DOCUMENT EXTRACT:
* Start *
3.2. Reflection-Based Pixel Classification

In this section, the evaluation steps are described from data acquisition to segmentation of single pixels based on the surface reflectance properties.

3.2.1. Data Acquisition

The data basis for the following steps is acquired by placing the sensor in its working distance and capturing a set of images with different lighting conditions. The set consists of an image with disabled LEDs, one with all LEDs enabled and 42 images with only a single LED enabled at a time with disabled diffusor. The first two images are used to derive a pixel mask for illuminated pixels, which will be used to reduce the number of pixels to be evaluated. Some example images of single LED images are shown in Figure 5.

Depending on the incident light direction, the pixel intensities vary from image to image. One reason is shadows which are cast due to the specimen’s shape. Another reason is the reflectance properties of the surface. The intensities for one pixel of different regions of the measured turbine blade seen in Figure 5 are shown in Figure 6.
* End *
PROBLEMS AND TASKS:
A – List the kinds of images that make up the captured set described in the section on reflection-based pixel classification.
B – Supply the next passage of the section on reflection-based pixel classification, picking up after its last sentence.

[Extracted data entries]
* Start *
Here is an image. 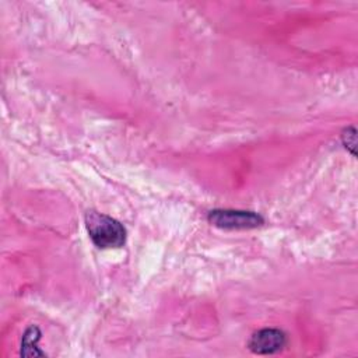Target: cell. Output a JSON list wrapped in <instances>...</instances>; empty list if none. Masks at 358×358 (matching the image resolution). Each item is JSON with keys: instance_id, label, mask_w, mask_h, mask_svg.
I'll return each instance as SVG.
<instances>
[{"instance_id": "obj_1", "label": "cell", "mask_w": 358, "mask_h": 358, "mask_svg": "<svg viewBox=\"0 0 358 358\" xmlns=\"http://www.w3.org/2000/svg\"><path fill=\"white\" fill-rule=\"evenodd\" d=\"M85 225L91 241L101 249L120 248L126 241V231L123 225L105 214L88 211L85 214Z\"/></svg>"}, {"instance_id": "obj_2", "label": "cell", "mask_w": 358, "mask_h": 358, "mask_svg": "<svg viewBox=\"0 0 358 358\" xmlns=\"http://www.w3.org/2000/svg\"><path fill=\"white\" fill-rule=\"evenodd\" d=\"M211 224L225 229H243L255 228L263 224V218L249 211H234V210H214L208 214Z\"/></svg>"}, {"instance_id": "obj_3", "label": "cell", "mask_w": 358, "mask_h": 358, "mask_svg": "<svg viewBox=\"0 0 358 358\" xmlns=\"http://www.w3.org/2000/svg\"><path fill=\"white\" fill-rule=\"evenodd\" d=\"M285 343L287 338L281 330L262 329L250 337L248 347L255 354H274L282 350Z\"/></svg>"}, {"instance_id": "obj_4", "label": "cell", "mask_w": 358, "mask_h": 358, "mask_svg": "<svg viewBox=\"0 0 358 358\" xmlns=\"http://www.w3.org/2000/svg\"><path fill=\"white\" fill-rule=\"evenodd\" d=\"M39 340V331L36 327H31L25 334H24V338H22V350H21V354L27 351V348H36V341Z\"/></svg>"}]
</instances>
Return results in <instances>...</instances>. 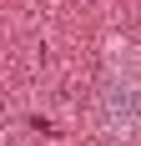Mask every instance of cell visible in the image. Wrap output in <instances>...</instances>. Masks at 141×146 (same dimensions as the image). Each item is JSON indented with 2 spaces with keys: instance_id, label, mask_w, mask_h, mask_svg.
I'll return each mask as SVG.
<instances>
[{
  "instance_id": "cell-1",
  "label": "cell",
  "mask_w": 141,
  "mask_h": 146,
  "mask_svg": "<svg viewBox=\"0 0 141 146\" xmlns=\"http://www.w3.org/2000/svg\"><path fill=\"white\" fill-rule=\"evenodd\" d=\"M116 56L101 76V91H96V121L111 141H141V66L126 56L131 45H111Z\"/></svg>"
}]
</instances>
* End *
ANSWERS PER TASK:
A –
- an image with disabled LEDs
- an image with all LEDs enabled
- 42 images with only a single LED enabled at a time, with the diffusor disabled

B –
Each dot represents the measured intensity of one pixel from each image in the image stack gathered during the measurement process. The x- and y-coordinates are derived from the normalised light vector. Values between the measurements have been interpolated cubically for visualisation purposes and are not used for further evaluation steps. While there are slight differences between each region, a common characteristic is the lower intensity for the outer LED rings A and B which increases with decreasing angle between surface normal and light direction in rings C and D. This behaviour is expected since a steeper angle between surface and incident light generally causes higher reflected intensities, whereas small angles lead to smaller values whilst keeping the view point unchanged. One data point can clearly be marked as an outlier. This was caused by a defect LED module which has a much lower light output. For the evaluation steps, this LED is excluded to avoid a negative influence on the results.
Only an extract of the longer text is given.